*Consegna 1*: Trascrivi dal brano, senza alcuna modifica, il tratto che va da "Era un caldo" a "Parlavano soprattutto d’amore.".
*Consegna 2*: Elenca tutti gli eccessi dell'uomo innamorato che il brano indica tra parentesi.
──────── Brano fornito
Published in edition #2 2019-2023

Un’automobile dell’antica Grecia

Translated from CZ to IT by Elena Zuccolo
Written in CZ by Ondrej Macl

Era un caldo giorno di giugno. Solo che allora non si diceva giugno, ma Θαργηλιών o Σκιροφοριών. Due figure si erano lasciate alle spalle le mura di Atene per fare una passeggiata nella natura lungo il fiume Illisso e sostenevano una conversazione amichevole. Parlavano soprattutto d’amore.

Il ragazzo, il più giovane dei due, aveva portato con sé la trascrizione di un discorso, nel quale l’autore sosteneva che l’amore fosse un male, cosa a cui anche lui credeva. A dire il vero non faceva altro che citare quel discorso. L’uomo, il più vecchio dei due, in cuor suo non era d’accordo, ma l’entusiasmo del giovane lo eccitava. Si erano quindi fermati sotto un alto platano, l’uomo si era steso comodamente sull’erba e aveva invitato il ragazzo, fermo sulle sue posizioni, a leggergli un brano di quel testo. A momenti lo ascoltava, con evidente interesse, nei passaggi ripetitivi dava la precedenza al frinire delle cicale e nel frattempo, da uomo navigato, preparava un discorso assai migliore.

Sono passati millenni e anche la città si è lasciata alle spalle le mura. Nei luoghi dove scorreva il fiume Illisso, oggi rimbomba trionfalmente una strada a otto corsie. Là, dove c’era il platano, è piantata una panchina con un cestino della spazzatura. La città si è adagiata sull’erba e il fiume è diventato così marrone, e alla fine non è rimasta altra scelta che interrarlo. Atene è l’unica metropoli europea ad aver sotterrato i propri fiumi.

Quando il ragazzo terminò di leggere, l’uomo si coprì teatralmente il viso e aggiunse a quel discorso contro l’amore nuove riflessioni sugli eccessi dell’uomo innamorato (quant’è geloso, manipolatore o ricattatore!). Ma poi, una volta scoperto il volto e messo all’improvviso davanti alla bellezza del ragazzo, non fu più in grado di passare a lodare l’uomo ragionevole che non ama, come quel pivello si sarebbe aspettato. Si pose invece la domanda se le nostre esperienze più preziose non siano una manifestazione della follia divina piuttosto che della ragione.
────────────────
──────── Dati forniti
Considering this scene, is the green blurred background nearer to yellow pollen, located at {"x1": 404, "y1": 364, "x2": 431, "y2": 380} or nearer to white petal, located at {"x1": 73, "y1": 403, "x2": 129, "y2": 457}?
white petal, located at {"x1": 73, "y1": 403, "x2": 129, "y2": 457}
────────────────
*Soluzione svolta 1*:
Era un caldo giorno di giugno. Solo che allora non si diceva giugno, ma Θαργηλιών o Σκιροφοριών. Due figure si erano lasciate alle spalle le mura di Atene per fare una passeggiata nella natura lungo il fiume Illisso e sostenevano una conversazione amichevole. Parlavano soprattutto d’amore.

*Soluzione svolta 2*:
- geloso
- manipolatore
- ricattatore